• **REQUIREMENT**:
Write out exactly the lines below that run from the line containing "In this photo, of" through the last line of the records.

%%

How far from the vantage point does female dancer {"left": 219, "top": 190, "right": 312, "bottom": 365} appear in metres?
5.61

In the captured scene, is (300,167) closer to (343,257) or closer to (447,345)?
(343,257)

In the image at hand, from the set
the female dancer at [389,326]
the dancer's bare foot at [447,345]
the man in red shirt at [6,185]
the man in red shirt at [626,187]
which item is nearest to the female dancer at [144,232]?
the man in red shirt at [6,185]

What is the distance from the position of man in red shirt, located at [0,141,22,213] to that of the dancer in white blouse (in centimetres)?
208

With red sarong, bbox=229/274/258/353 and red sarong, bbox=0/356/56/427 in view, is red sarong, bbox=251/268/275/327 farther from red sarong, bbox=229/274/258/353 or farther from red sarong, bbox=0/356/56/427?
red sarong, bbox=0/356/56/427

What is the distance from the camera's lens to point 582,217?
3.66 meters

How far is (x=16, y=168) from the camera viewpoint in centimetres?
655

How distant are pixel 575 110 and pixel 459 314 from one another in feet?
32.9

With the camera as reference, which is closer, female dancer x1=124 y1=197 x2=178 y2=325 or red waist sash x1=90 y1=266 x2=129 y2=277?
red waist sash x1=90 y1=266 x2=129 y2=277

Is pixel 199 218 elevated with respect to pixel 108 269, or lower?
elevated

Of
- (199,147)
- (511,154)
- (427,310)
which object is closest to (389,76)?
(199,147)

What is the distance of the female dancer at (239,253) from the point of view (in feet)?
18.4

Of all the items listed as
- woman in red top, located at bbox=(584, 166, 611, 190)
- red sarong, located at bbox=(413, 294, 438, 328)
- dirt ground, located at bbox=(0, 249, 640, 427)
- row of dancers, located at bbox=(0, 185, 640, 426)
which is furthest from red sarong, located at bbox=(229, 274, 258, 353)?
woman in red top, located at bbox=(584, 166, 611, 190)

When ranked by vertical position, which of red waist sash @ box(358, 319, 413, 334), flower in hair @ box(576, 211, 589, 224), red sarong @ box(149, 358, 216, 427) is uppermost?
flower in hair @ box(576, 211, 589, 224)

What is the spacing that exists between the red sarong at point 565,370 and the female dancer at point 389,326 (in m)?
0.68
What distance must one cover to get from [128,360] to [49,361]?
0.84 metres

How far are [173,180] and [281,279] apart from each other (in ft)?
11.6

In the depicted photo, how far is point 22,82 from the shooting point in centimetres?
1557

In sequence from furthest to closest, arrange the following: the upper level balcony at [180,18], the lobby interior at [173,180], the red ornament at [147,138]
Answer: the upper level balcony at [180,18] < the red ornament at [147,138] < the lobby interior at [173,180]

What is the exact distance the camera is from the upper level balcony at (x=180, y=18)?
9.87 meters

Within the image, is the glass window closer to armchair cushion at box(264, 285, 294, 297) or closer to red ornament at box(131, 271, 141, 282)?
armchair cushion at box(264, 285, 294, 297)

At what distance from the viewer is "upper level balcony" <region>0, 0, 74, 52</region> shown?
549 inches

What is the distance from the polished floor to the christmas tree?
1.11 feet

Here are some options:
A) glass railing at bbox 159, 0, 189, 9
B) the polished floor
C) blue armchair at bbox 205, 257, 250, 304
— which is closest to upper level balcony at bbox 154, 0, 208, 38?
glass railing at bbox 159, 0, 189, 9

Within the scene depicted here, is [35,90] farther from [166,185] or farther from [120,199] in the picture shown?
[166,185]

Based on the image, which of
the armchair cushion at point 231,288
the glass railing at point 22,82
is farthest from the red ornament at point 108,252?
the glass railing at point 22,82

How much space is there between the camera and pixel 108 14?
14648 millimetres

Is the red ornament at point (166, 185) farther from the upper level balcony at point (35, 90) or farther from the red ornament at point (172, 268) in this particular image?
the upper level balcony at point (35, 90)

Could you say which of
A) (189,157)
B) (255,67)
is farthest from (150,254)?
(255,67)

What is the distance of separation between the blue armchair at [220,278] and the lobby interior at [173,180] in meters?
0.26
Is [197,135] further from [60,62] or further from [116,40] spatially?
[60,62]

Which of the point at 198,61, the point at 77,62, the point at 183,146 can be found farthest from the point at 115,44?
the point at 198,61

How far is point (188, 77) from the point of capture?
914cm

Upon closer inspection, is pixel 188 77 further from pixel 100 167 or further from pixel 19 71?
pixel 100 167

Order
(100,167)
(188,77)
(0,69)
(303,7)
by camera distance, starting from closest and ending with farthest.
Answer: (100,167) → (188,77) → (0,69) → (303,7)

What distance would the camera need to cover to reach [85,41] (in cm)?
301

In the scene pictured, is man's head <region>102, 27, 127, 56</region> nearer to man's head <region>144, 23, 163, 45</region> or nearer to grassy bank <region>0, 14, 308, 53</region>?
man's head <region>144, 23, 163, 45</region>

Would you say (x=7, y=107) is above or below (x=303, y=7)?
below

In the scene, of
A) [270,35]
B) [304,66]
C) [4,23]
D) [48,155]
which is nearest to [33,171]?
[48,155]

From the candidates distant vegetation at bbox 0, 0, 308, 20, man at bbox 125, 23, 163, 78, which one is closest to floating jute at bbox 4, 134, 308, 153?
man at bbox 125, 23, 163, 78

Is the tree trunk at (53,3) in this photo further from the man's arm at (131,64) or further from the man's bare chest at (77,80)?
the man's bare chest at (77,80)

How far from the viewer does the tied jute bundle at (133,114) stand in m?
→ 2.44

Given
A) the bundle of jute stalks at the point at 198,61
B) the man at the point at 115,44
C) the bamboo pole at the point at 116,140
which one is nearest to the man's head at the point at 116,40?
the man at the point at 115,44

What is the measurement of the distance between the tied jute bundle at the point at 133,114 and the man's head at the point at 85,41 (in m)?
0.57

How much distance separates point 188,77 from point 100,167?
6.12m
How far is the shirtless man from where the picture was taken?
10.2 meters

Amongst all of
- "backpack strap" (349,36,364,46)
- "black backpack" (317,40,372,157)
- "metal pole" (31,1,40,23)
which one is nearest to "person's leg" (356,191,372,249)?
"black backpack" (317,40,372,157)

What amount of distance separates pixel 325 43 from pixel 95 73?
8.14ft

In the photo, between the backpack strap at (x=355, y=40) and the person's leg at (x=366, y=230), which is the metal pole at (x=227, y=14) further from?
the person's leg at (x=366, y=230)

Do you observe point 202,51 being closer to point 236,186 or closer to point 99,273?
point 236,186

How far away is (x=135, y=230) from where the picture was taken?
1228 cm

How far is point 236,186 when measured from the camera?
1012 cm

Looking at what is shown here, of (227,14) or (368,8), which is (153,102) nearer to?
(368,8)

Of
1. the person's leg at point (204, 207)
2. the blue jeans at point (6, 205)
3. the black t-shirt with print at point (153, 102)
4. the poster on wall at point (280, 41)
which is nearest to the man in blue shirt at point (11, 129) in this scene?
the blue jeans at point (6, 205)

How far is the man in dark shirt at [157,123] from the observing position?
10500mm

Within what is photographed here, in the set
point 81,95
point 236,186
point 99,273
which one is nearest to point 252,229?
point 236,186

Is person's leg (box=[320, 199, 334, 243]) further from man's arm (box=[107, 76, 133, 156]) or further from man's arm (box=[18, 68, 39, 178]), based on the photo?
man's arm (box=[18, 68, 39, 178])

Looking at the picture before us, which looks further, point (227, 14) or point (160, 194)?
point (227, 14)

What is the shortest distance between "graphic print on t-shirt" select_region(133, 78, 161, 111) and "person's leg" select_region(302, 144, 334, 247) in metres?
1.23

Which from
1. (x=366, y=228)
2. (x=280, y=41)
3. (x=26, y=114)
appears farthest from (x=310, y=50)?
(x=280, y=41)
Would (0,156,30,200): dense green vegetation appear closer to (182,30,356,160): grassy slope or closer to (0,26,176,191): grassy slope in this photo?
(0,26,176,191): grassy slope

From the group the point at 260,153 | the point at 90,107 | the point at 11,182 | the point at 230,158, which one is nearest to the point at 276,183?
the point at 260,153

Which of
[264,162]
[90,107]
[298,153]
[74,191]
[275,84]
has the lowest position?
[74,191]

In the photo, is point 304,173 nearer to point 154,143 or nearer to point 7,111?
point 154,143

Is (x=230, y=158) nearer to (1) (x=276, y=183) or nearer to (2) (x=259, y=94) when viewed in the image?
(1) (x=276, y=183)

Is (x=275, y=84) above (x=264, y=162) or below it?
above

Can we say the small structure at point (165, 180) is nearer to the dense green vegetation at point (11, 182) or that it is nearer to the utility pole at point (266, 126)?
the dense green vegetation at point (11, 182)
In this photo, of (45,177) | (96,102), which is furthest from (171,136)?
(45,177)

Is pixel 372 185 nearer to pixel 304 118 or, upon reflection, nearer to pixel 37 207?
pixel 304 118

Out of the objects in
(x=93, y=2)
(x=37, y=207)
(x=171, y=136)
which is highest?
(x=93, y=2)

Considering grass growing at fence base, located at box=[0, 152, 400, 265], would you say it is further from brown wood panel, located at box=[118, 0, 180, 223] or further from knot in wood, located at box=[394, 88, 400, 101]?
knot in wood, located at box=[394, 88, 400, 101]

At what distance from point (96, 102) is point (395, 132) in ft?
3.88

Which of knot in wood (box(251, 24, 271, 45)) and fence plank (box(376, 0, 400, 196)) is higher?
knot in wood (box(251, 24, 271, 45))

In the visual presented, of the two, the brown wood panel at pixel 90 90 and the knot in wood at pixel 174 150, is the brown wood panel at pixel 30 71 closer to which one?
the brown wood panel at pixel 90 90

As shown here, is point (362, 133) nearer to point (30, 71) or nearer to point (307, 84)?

%%

• **ANSWER TO THE EXERCISE**:
In this photo, of (45,177) | (96,102), which is furthest from (171,136)?
(45,177)

Is pixel 372 185 nearer to pixel 304 118 or, upon reflection, nearer to pixel 37 207?
pixel 304 118

Out of the objects in
(x=93, y=2)
(x=37, y=207)
(x=171, y=136)
which is highest?
(x=93, y=2)

Considering grass growing at fence base, located at box=[0, 152, 400, 265], would you say it is further from brown wood panel, located at box=[118, 0, 180, 223] or further from knot in wood, located at box=[394, 88, 400, 101]?
knot in wood, located at box=[394, 88, 400, 101]

At what distance from point (96, 102) is point (395, 132) in ft?
3.88

Which of knot in wood (box(251, 24, 271, 45)) and fence plank (box(376, 0, 400, 196)) is higher?
knot in wood (box(251, 24, 271, 45))

In the visual presented, of the two, the brown wood panel at pixel 90 90 and the knot in wood at pixel 174 150, is the brown wood panel at pixel 30 71 closer to which one?
the brown wood panel at pixel 90 90

As shown here, is point (362, 133) nearer to point (30, 71) or nearer to point (307, 84)?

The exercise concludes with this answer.